Peterson's Senate Bill 516 would have the state study the public health and environmental impacts of dry litter poultry waste and look at "potential regulatory and technological solutions." Among other things, it would count the state's poultry farms, study how much litter they produce and determine how many farms are in a flood plain.
Climate change will bring more flooding, and “we've got to re-imagine, rethink how we deal with this," Peterson said.
“I know nobody will believe me, but I’m interested in protecting that industry," he said.
Peterson's bill has just three other sponsors, all Democrats. It hasn't gotten a hearing this legislative session and isn't likely to. Sen. Brent Jackson, R-Sampson, the Senate's primary mover and shaker on farming issues, seems uninterested in new regulations and described Hurricane Florence, which drowned 4 million birds, as an anomaly.
Scientific research predicts more extreme weather events and higher precipitation in some areas due to global warming, in part because the warmer air can hold more moisture.
Sen. Tom McInnis, R-Richmond, bristled at Peterson's recent suggestion that the poultry industry is unregulated, printing out a half-inch-thick pile of state code and bringing it to a Senate Agriculture, Environment and Natural Resources committee meeting.

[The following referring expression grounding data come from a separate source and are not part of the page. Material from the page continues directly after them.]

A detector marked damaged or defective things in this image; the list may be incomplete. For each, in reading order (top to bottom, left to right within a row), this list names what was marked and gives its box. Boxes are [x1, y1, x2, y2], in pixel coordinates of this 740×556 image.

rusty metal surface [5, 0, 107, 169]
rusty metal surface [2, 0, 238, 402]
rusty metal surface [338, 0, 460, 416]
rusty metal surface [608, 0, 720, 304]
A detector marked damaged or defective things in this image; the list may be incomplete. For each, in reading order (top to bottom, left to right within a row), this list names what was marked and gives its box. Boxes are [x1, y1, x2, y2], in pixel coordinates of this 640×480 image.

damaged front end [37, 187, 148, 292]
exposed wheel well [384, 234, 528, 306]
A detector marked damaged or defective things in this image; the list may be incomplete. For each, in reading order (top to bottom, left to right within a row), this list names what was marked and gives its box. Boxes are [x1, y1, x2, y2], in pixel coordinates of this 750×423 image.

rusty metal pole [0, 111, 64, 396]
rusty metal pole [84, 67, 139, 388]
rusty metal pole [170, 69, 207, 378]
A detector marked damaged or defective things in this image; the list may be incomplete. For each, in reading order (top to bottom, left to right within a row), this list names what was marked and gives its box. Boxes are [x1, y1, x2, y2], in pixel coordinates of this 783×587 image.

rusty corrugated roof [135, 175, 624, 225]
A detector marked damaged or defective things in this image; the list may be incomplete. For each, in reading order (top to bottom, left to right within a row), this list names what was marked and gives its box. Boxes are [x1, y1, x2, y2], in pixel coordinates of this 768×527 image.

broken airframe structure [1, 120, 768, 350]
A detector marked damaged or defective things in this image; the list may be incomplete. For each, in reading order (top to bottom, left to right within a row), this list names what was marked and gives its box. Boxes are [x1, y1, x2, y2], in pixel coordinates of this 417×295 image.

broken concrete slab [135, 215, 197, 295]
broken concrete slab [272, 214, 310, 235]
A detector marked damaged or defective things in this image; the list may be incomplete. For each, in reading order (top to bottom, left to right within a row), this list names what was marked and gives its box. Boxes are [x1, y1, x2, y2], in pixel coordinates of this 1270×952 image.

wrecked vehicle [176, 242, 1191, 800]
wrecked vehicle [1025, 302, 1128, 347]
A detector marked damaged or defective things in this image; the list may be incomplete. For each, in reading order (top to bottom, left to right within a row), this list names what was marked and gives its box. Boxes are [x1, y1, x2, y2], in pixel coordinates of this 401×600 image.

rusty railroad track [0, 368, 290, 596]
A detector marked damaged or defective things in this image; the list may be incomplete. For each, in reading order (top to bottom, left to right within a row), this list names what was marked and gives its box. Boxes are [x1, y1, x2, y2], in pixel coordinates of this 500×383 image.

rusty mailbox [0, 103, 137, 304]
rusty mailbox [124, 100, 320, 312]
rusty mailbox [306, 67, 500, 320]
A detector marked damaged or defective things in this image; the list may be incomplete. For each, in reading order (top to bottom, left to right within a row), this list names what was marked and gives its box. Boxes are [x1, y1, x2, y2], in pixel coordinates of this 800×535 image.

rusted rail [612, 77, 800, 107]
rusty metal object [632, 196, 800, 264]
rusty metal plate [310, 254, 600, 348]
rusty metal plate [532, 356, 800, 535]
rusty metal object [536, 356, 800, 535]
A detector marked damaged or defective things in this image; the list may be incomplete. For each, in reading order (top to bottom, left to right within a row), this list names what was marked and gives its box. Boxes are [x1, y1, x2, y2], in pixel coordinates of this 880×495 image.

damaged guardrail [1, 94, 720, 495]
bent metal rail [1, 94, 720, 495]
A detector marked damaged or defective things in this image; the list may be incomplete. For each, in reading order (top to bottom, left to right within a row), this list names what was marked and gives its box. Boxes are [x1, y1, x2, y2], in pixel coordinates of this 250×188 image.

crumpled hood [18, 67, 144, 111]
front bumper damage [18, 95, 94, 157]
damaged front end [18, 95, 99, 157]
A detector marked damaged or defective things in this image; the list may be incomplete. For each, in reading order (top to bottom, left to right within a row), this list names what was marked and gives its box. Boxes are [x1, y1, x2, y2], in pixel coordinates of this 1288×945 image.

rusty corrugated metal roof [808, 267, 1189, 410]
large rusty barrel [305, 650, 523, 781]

"We ain't had no problems out of them, and I like fried chicken and had some on Sunday," McInnis said in committee.
After getting criticism, Peterson stopped referring to large poultry operations as CAFOs, an acronym for "confined animal feeding operations," a phrase commonly used by regulators. Jackson said it has negative connotations.
“I’ll refer to them as large family farms from now on," Peterson said.
Ford, with the Poultry Federation, said much of the debate boils down to a disagreement over industrial farming, which confines thousands of animals in large buildings where they eat, defecate and grow.
"Some people just don't think that's the way to feed the world," Ford said. "But what the hell are you going to do?"